Gamers respond well to in-game advertising
LONDON - Gamers have trouble distinguishing in-game advertising from branding that is placed to make a scene more realistic, research has found.
The same research found that a vast majority of gamers, 86%, said that they were happy to see ads placed within games if it brought down the prices they had to pay.
The findings are part of a study into the in-game advertising sector, conducted by CNET Networks for the IAB.
It aimed to uncover how effective in-game advertising is, because it is one of the fastest-growing forms of digital marketing and is appealing to a wide array of marketers from Red Bull and Pepsi to Axe, which featured in the 2005 game 'Splinter Cell Chaos Theory'.
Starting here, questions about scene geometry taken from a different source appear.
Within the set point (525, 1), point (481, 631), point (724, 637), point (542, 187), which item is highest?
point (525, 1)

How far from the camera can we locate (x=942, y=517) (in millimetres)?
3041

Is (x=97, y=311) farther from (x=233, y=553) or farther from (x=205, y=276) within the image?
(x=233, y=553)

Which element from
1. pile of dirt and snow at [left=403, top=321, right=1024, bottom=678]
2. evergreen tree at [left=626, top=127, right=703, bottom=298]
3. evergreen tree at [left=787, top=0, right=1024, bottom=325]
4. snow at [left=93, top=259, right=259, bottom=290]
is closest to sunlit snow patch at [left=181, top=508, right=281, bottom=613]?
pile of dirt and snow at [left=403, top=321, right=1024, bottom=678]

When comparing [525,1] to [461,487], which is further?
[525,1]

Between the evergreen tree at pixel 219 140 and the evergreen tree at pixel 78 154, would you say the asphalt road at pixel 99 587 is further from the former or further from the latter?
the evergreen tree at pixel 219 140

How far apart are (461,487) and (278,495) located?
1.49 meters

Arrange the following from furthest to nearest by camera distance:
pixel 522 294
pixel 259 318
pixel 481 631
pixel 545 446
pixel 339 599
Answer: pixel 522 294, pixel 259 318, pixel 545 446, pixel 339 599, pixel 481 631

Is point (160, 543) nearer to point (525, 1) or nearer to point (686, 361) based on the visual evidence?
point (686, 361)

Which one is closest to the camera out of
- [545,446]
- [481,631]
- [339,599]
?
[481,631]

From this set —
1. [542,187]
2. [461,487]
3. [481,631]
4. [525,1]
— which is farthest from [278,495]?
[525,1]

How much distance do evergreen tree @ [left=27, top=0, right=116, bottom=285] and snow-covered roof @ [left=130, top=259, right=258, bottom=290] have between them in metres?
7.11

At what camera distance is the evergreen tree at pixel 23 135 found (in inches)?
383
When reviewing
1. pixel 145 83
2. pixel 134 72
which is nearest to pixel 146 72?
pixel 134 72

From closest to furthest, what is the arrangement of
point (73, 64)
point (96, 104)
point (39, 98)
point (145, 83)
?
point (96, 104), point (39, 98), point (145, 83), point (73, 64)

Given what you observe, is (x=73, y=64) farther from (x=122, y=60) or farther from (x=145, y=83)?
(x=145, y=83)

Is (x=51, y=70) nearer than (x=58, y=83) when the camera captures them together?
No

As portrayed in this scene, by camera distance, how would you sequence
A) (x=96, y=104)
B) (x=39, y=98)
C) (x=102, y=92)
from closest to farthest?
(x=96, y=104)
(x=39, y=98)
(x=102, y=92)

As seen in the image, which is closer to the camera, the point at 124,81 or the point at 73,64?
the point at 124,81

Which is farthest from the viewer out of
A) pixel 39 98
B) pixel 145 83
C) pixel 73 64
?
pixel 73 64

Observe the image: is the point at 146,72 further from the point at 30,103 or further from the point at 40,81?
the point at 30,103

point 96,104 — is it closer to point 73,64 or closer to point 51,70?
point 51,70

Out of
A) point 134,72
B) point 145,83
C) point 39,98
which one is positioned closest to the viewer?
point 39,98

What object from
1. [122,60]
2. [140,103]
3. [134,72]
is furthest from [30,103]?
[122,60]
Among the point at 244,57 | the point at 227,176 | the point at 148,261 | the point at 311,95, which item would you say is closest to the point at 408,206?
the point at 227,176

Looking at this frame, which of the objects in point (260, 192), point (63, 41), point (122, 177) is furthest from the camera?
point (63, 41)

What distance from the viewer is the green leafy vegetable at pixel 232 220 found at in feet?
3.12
Of the 3,575 UK-based gamers surveyed, 52% said they had seen an in-game ad during the past 12 months. Of these, 33% said they would be either quite likely or very likely to buy a product they had seen advertised while playing, and 64% said that they felt positively towards the brand.
It also revealed that the majority of gamers do not see in-game ads as intrusive, although 14% said that ads ruined the gaming experience.
Jill Orr, managing director at CNET Networks UK, said: "We got a clear message from gamers, if in-game advertising is realistic, contextual and non-intrusive, there is great potential for advertisers, especially given that gaming is increasing at the expense of other leisure activities."
Forty per cent said that ads in games made them more realistic while 27% said that interacting with a brand during the game, such as gaining more energy by drinking a can of Red Bull, did not constitute advertising.
The findings will be of interest to advertisers looking to target young men, who are switching off their televisions and reading less print media.
Kieron Mathews, head of marketing at the IAB, said: "In-game advertising offers marketers a compelling route to distinct target audiences with real time ad placement and consumer engagement."